RIETI - Il ladro (o più di uno?) aveva svuotato il bancomat della banca, appena rifornito di 100 mila euro. Un furto ben organizzato, considerato che l’Arsenio Lupin rimasto senza volto non aveva lasciato tracce utili per arrivare alla sua identificazione, né sulle porte di ingresso al locale che ospita l’Atm erano stati rilevati segni di effrazione, come pure il sistema di allarme non era scattato, ritardando così di quattro giorni la scoperta della sottrazione del denaro avvenuta il 5 febbraio 2010. Insomma, chi era entrato sapeva come muoversi, conoscendo anche la password della cassaforte, ma le indagini dei carabinieri non erano riuscite a dare un nome e un volto all’autore del colpo e la richiesta di archiviazione dell’inchiesta da parte della procura era stata inevitabile.

I passaggi
Non si è fermata, invece, l’azione di risarcimento danni per inadempimento contrattuale avviata in sede civile dalla direzione del gruppo creditizio nazionale nei confronti dell’istituto di vigilanza, incaricato di rifornire del denaro contante gli Atm delle agenzie cittadine, e la sentenza della giudice Roberta Della Fine ha accolto, seppure non completamente, le richieste della derubata. La società privata, e per essa la compagnia di assicurazioni inglese, è stata condannata a pagare una somma inferiore ai 94.340 euro sottratti, «perché non ha dimostrato che l’inadempimento nella custodia del bene sia derivato da causa alla stessa non imputabile e non ha assolto l’onere della prova su di essa gravante, in ordine alla corretta custodia delle chiavi e dei codici di accesso alla cassaforte» che, secondo l’avvocato Vincenzo Di Fazio, legale dell’istituto di vigilanza, erano invece strumenti custoditi in cassette di sicurezza della centrale operativa, sottoposta a sorveglianza armata 24 ore su 24, mentre non era stato documentato, con altrettanta chiarezza, il numero complessivo delle chiavi in dotazione al bancomat e i loro passaggi di mano nel lungo periodo gestito dal personale bancario.

L'eccezione
Ma tutte le colpe non sono ricadute solo sulla società di vigilanza.

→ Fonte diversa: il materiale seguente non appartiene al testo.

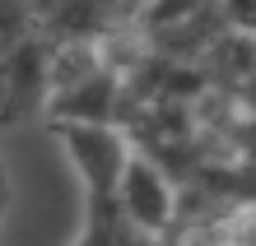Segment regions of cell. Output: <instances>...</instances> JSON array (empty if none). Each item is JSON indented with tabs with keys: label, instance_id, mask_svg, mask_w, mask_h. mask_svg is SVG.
Segmentation results:
<instances>
[{
	"label": "cell",
	"instance_id": "obj_2",
	"mask_svg": "<svg viewBox=\"0 0 256 246\" xmlns=\"http://www.w3.org/2000/svg\"><path fill=\"white\" fill-rule=\"evenodd\" d=\"M210 5H214V0H158V5L149 9V23L163 28V23L186 19V14H200V9H210Z\"/></svg>",
	"mask_w": 256,
	"mask_h": 246
},
{
	"label": "cell",
	"instance_id": "obj_1",
	"mask_svg": "<svg viewBox=\"0 0 256 246\" xmlns=\"http://www.w3.org/2000/svg\"><path fill=\"white\" fill-rule=\"evenodd\" d=\"M116 186H122V214L135 223V228H144V233H158L163 223H168V214H172V191H168V181H163V172L154 163H144V158H135V163H122V172H116Z\"/></svg>",
	"mask_w": 256,
	"mask_h": 246
}]
</instances>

La giudice ha, infatti, accolto, ritenendola fondata, l’eccezione sollevata dall’avvocato Di Fazio sull’attribuzione di un concorso di colpa alla banca, nella causazione del danno, riconosciuto in percentuale ridotta, in quanto l’allarme non era scattato. Il ragionamento del tribunale si è basato sul principio del «più probabile che non», «non essendo emersa in giudizio la prova di un guasto al sistema di allarme che possa aver giustificato il mancato invio del segnale dopo l’apertura del bancomat, poiché appare verosimile che, ove l’allarme collegato con la Questura e all’istituto di vigilanza fosse stato inserito e si fosse conseguentemente attivato, il furto avrebbe avuto maggiori probabilità di essere sventato».